▶ [Document]:
MAY 25 Rest Day at a big field beside a river near Lawson, Colorado. But Beatrice and Benedict walk today anyway;
we hoof it to the next settlement up the road. Well, the walk is longer than we anticipate, and so we hitch a couple of rides.
But we don't want to walk all day anyway; we're in a hurry to get to Idaho Springs. We hear tell there's a hot spring in town!
Yes, it is a darling little old western town and it DOES have... We dump all our dirty clothes together into one big machine.
After wash/and/dry we find a resort called Indian Springs. We've been walking three whole months now - fifteen
or twenty miles most days. We're blistered and bone-weary. But here's the cure for what ails us. Here's a long tunnel dug
into a mountain - a cavern of boiling water and steam. Here are three pools of mineral water: hot, hotter, hottest. How long
can one sit in water 112 degrees? But we find our way to an enormous indoor garden of tall trees and luscious plants. In its
midst is a pool with water just right; it's comfortable enough to sit and soak and talk for hours. The time, the place, the
long and remarkable journey we're on seem to call for philosophy. And so I regale Beatrice with the best philosophy I know
- the truth and beauty of dialectical materialism. We get a ride back to camp from some friendly local guys,
and we babble 'bout the Peace March to them until they deliver us to our pastel forest of little dome tents - just when everyone
is lining up for supper! In the evening poetry circle I read four of the letters from the Cupertino high school students.
Another dream of a day.

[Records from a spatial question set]

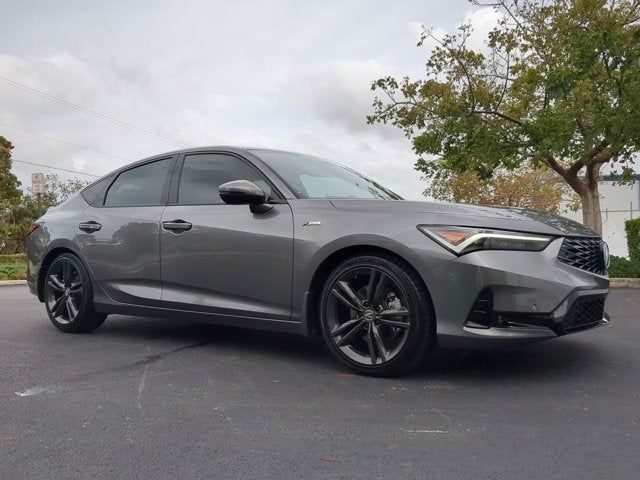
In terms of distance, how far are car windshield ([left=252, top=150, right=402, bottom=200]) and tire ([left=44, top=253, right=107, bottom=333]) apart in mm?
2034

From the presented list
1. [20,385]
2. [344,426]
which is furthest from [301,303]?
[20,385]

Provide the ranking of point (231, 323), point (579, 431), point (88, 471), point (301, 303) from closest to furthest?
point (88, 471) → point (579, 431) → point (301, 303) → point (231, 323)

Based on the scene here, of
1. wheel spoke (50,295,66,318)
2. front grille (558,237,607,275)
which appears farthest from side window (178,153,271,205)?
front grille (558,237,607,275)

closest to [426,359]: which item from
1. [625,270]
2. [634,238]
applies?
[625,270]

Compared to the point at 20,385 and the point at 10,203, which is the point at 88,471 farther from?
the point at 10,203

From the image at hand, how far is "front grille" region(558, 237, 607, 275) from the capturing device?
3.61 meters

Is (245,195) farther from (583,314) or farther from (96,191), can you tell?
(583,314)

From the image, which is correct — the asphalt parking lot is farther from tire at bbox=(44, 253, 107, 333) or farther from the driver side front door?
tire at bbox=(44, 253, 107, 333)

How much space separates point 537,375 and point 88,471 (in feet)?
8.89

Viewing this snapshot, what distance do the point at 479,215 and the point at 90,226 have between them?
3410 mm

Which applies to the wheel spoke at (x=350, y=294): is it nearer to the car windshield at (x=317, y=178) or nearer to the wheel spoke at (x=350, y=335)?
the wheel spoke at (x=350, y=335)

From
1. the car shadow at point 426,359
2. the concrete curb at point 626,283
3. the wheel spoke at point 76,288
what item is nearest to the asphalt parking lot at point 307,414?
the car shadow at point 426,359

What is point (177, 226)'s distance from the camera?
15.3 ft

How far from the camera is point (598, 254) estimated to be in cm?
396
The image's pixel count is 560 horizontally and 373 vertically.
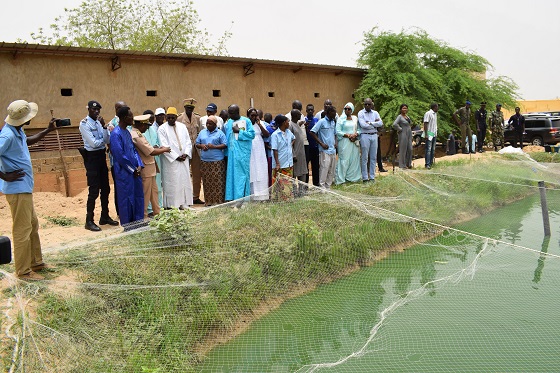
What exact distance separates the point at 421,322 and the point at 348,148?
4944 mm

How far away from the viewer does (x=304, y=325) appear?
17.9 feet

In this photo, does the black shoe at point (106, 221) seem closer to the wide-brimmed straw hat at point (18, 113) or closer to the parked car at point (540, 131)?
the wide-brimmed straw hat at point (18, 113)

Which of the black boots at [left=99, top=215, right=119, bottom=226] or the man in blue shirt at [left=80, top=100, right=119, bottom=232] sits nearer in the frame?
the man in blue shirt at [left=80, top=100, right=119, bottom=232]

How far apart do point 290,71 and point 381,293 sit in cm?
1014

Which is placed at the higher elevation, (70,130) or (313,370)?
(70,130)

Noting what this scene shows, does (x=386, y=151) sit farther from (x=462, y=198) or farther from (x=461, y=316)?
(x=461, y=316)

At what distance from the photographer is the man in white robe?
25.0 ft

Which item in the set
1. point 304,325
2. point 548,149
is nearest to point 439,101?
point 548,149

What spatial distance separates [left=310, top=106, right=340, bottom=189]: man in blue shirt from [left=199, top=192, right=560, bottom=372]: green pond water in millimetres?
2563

▶ [Problems and tasks]:
a. Answer these questions from the diary entry:
(i) How long have the walkers been on the road?
(ii) How many pools of mineral water are there at the tunnel dug into the mountain?
(iii) How many letters from the Cupertino high school students are read in the evening poetry circle?
b. Update part of the records by changing "furthest" to "farthest" and keeping everything else the same. Begin at the start of the records, stop after the line that contains "point (88, 471) →", and leave out the pictures.
The diary text and the records are unrelated material.

▶ [Solutions to the tasks]:
a.
(i) Three whole months.
(ii) Three.
(iii) Four.

b.
In terms of distance, how far are car windshield ([left=252, top=150, right=402, bottom=200]) and tire ([left=44, top=253, right=107, bottom=333]) apart in mm?
2034

From the presented list
1. [20,385]
2. [344,426]
which is farthest from [301,303]?
[20,385]

Provide the ranking of point (231, 323), point (579, 431), point (88, 471), point (301, 303) from closest to farthest?
point (88, 471) → point (579, 431) → point (301, 303) → point (231, 323)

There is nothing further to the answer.